The Talks
One of the most uncomfortable and moments of great fear when you think about leaving your faith behind, undoubtedly, is having face to face interactions with the people you love and respect whom you have lived your life of faith alongside of. All the fears that kept you in the mindset of staying put and simply putting on a good face despite your doubts, now rear their heads. All the people you feel like you will disappointing and ultimately, in most cases, grow distant with are now reaching out to you and just wanna talk.
The problem with losing my religion was not losing God. I always felt that if God was real and especially if God knows me intimately as many say, He will know exactly what’s up with me. He will know that this is not what I wanted. This wasn’t in my plan. I had given up my whole life for God, for revival, for Heaven. This was the last thing I wanted to do. The real problem is that most of the people who are very religious, spiritual and who I know are good, loving people. They’re not all manipulators or leaders who are power and money hungry. The problem then becomes how to maintain the relationships you had with said people and what to do when you realize that some of them weren’t genuine or real.
People ghost other people who they have too many differences with. This is a reality. Many times its not evil or spiteful. It’s simply a matter of no longer bonding over the most common shared beliefs. Also, so many times, people in religious communities are silently pressured to create space between themselves and other believers when they stop believing. Its a shun, plain and simple. There is nothing more hurtful to someone leaving faith as silence.

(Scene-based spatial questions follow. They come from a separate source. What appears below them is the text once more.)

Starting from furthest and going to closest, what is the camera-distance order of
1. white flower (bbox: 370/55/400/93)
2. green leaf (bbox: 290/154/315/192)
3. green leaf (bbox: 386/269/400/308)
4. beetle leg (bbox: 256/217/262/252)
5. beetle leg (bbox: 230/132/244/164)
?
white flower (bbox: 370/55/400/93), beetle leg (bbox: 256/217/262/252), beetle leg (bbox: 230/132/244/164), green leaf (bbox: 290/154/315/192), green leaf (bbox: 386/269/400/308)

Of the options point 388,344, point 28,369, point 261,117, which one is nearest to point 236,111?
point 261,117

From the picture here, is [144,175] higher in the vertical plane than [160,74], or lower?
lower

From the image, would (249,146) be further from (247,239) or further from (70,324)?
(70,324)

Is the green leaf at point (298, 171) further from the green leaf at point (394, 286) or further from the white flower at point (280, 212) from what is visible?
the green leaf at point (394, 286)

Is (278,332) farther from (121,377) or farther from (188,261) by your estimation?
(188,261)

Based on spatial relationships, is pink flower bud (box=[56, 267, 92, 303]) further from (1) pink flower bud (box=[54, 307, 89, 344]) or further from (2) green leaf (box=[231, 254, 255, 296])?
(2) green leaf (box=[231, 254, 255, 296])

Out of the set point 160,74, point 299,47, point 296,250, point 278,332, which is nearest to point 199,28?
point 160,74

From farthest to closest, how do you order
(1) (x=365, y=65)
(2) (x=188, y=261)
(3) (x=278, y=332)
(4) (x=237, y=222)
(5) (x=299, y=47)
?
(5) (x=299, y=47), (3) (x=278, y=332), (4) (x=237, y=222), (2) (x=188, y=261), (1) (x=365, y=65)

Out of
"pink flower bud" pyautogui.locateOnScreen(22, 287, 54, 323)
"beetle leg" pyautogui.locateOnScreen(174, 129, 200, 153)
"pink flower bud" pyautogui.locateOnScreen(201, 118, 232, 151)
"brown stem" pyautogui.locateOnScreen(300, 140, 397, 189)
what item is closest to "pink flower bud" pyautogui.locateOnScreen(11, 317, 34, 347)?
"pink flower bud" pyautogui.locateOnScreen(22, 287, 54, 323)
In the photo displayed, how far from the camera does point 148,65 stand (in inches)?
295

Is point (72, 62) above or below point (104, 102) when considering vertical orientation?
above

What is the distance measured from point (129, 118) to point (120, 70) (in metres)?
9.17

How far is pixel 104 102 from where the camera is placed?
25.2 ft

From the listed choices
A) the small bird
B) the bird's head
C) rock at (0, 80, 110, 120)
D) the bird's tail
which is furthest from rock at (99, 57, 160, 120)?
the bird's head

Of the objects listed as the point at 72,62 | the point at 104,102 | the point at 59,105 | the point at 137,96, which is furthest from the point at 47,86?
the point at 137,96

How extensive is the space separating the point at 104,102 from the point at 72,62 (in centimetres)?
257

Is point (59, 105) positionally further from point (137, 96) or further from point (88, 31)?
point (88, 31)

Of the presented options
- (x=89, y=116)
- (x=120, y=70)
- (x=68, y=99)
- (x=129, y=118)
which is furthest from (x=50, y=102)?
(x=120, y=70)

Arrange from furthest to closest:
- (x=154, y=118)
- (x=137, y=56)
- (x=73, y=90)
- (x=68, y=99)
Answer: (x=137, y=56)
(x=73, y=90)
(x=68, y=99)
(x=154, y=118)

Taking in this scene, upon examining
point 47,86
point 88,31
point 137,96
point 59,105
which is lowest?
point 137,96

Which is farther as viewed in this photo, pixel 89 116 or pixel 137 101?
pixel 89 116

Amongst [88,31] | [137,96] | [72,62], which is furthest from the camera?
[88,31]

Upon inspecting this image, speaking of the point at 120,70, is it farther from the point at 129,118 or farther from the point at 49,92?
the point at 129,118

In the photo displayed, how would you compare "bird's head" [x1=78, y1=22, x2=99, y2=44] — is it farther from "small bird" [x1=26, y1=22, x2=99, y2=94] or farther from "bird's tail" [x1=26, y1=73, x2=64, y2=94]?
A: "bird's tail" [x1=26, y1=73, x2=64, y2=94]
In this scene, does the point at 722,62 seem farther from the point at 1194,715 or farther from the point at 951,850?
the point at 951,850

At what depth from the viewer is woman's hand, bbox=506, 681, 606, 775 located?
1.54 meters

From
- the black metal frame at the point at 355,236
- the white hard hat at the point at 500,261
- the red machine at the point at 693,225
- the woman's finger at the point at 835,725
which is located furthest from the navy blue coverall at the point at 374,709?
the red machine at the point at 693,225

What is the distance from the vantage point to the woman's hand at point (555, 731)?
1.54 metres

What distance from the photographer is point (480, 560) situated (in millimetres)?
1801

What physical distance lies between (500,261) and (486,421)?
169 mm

As Christians, specifically charismatics, silence is deafening when you leave your old life. You spend so much of your inner life talking, praying, forgiving, correcting and modifying what happens within you that when these things slow down or halt, you’re just left with yourself and the silence. Worse yet, it may even get louder in there. God stops talking. Your prayers of passion grind to a halt as you learn how to solve problems and stop pleading for God to fix things. It can be especially frightening in the beginning.
All of these things build up to create such an awkward moment when the people you love want to chat. What you’re going through is hard to express because you actually are going through a death. There’s mourning and sadness. If you can imagine losing a relative you were very close with and now, as you are learning how to live and cope without their influence in your life, people ask you what happened to them. It’s fairly difficult to express and answer for yourself. About all you can do is talk about what is happening with you and not speak for others. For some this is just an apathetic loss of interest and for others, like myself, it is a death in the family and you’re not quite sure how to pretend everything is ok.
What I’ve learned is to be myself, love myself and others and be honest. You’re not an evangelist in these moments but a lover who has found him or herself in grief.